Crate is a fast, distributed SQL database that is incredibly easy to use and scale. Its unique, containerized, multi-model architecture gives SQL developers fast performance and the ability to process structured and unstructured data, without needing to be experts in back-end database administration and tuning.
Crate supports a variety of use cases, from a classic, scalable SQL database, to advanced, multi-model usage incorporating full-text search, geospatial, and analytics support.
Data is exploding: projections show that data production will be 44 times greater in 2020 than it was in 2009. This data explosion is an opportunity for companies to implement sophisticated analytics that discover new business opportunities and increase customer engagement. The problem is that traditional SQL stores are not designed for these data volumes and the NoSQL databases require a rewrite of existing logic and queries to process data. Crate offers the scalability and performance of a NoSQL database with a SQL layer, so you can use the same queries from your existing applications and direct integration from programming languages and frameworks.

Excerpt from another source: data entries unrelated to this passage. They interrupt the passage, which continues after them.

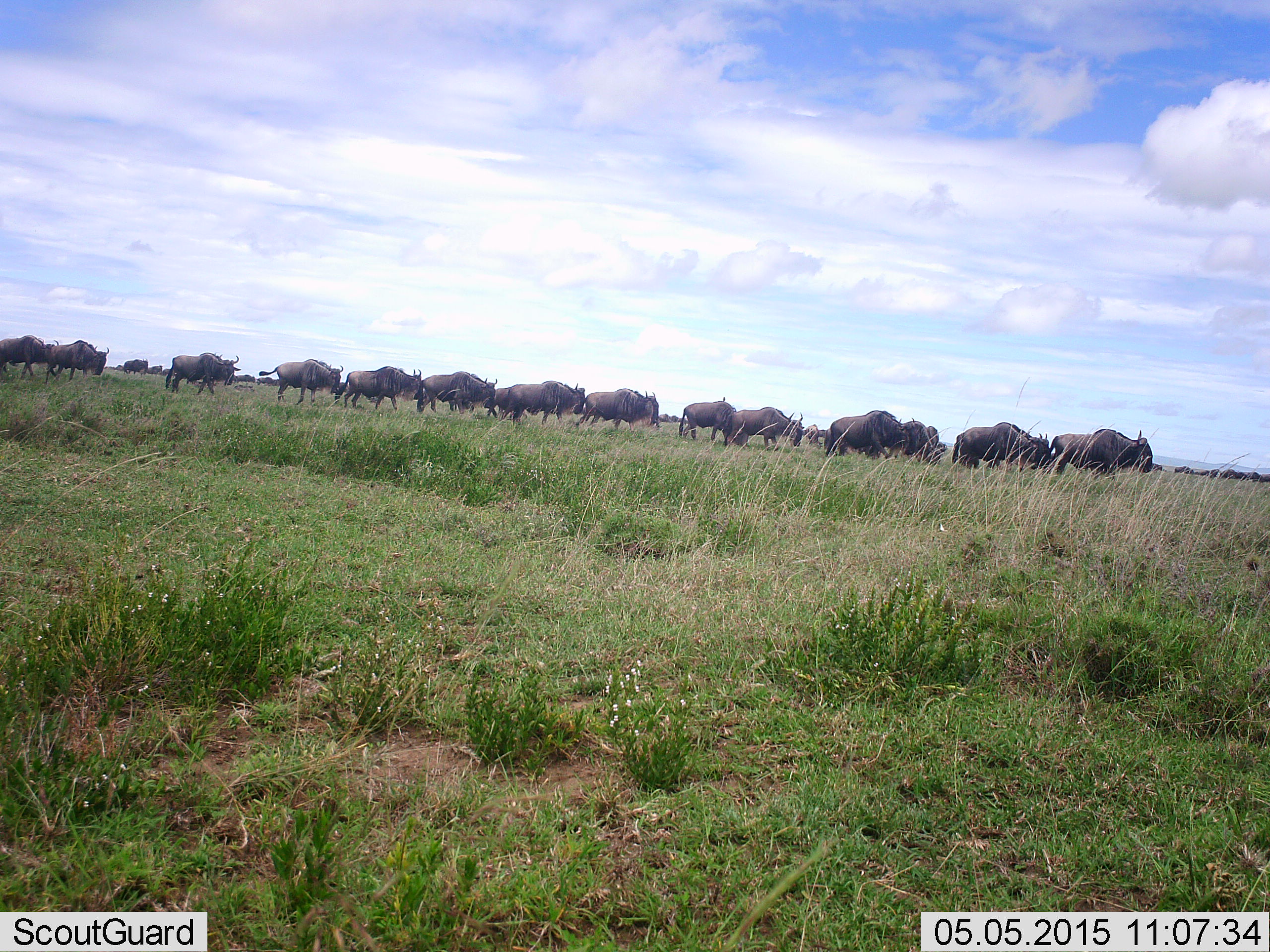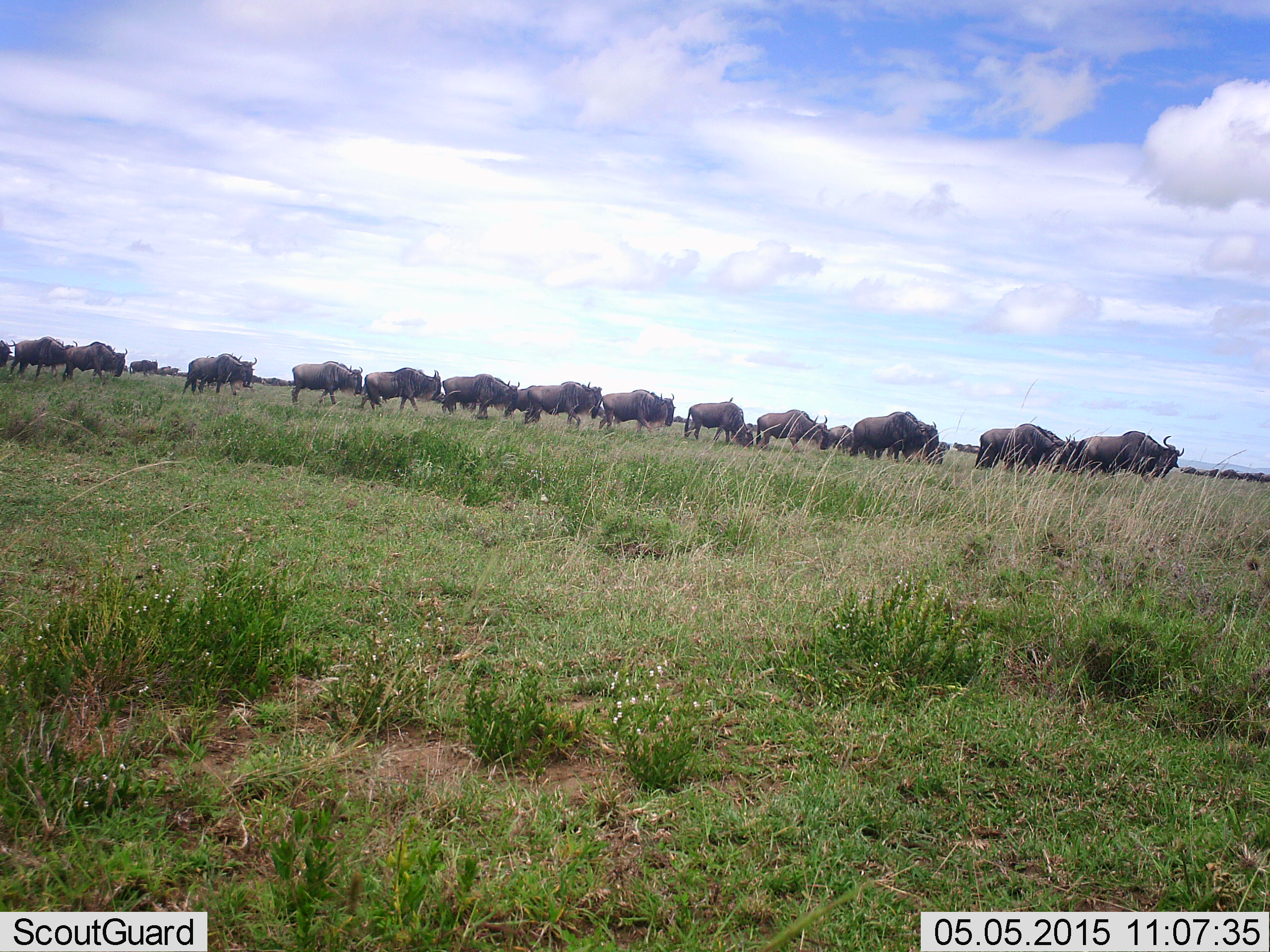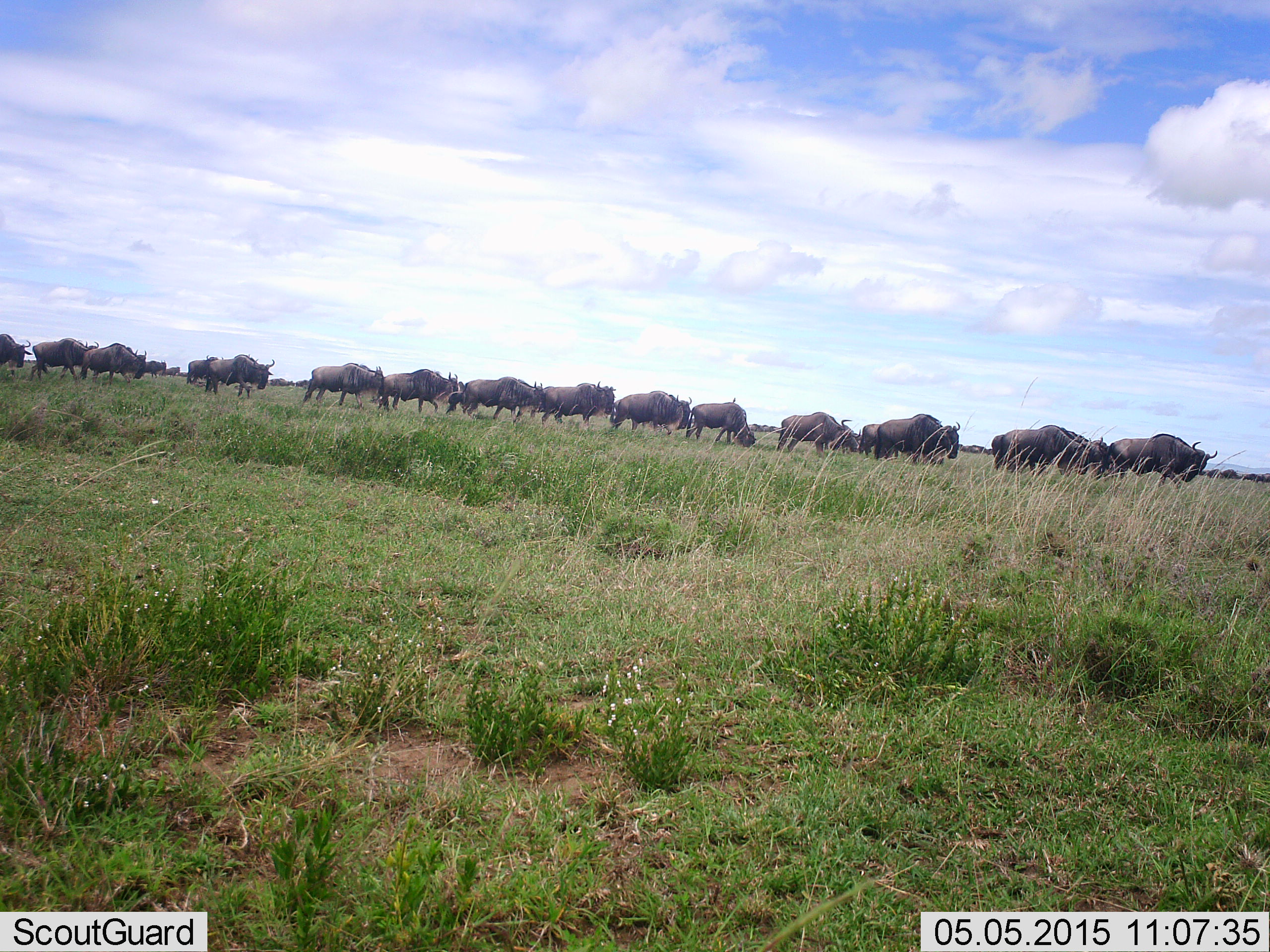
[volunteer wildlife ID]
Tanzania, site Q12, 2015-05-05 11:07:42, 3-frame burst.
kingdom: Animalia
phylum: Chordata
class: Mammalia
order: Artiodactyla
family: Bovidae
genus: Connochaetes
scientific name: Connochaetes taurinus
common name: blue wildebeest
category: wildebeest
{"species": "wildebeest (blue wildebeest) (Connochaetes taurinus)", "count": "11-50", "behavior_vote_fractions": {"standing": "9%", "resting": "0%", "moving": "100%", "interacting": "0%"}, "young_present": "9%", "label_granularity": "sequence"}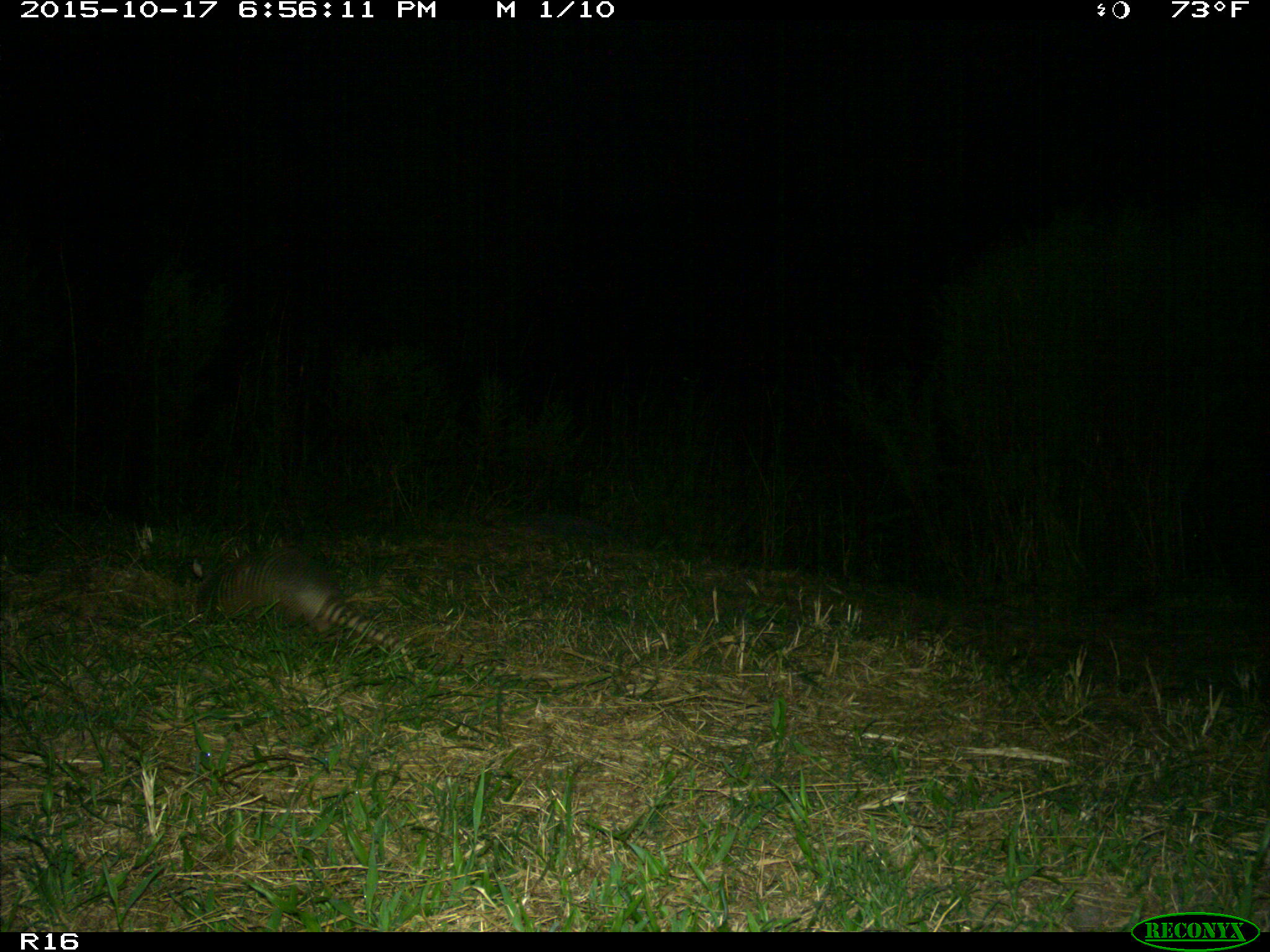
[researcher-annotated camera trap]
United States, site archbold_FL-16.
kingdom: Animalia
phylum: Chordata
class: Mammalia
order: Cingulata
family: Dasypodidae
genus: Dasypus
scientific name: Dasypus novemcinctus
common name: nine-banded armadillo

Applications that require searching of full text documents or text heavy data have traditionally had to use a text search engine like Apache Lucene. For example: Find how many times a customer name is referenced in the email archive. A common problem companies like ClearVoice face with using text search engines is that they are complex to query because they use a propriety scripting languages, and they are separate from other data needed in the application. Crate's full text search provides powerful capabilities for analyzing, searching, sorting and querying text based on best in class technologies (like Lucene) with the productivity of a SQL interface.
Location data from mobile devices have increased the need for applications to store and process large sets of geospatial data and perform interesting analysis and queues of this data. For example: Analyzing traffic congestion patterns and proactively proposing alternative routing options. Geospatial queries on large data sets causes performance degradation, but Crate solves these issues by providing support for geospatial data types and functions that work across the data clusters using SQL syntax for increased productivity and ease of use.
Performing data intensive functions like ‘count’, ‘sum’, and ‘max’ becomes increasingly slow as data volumes grow. This is further complicated by analytical use cases where grouping by aggregation is a common requirement. For example: Finding the average temperature by region over the past 20 years. With Crate you can distribute the underlying data and functions and perform distributed aggregation across these clusters. Crate enables super fast analysis and measurement of data in real time using the SQL syntax you already know.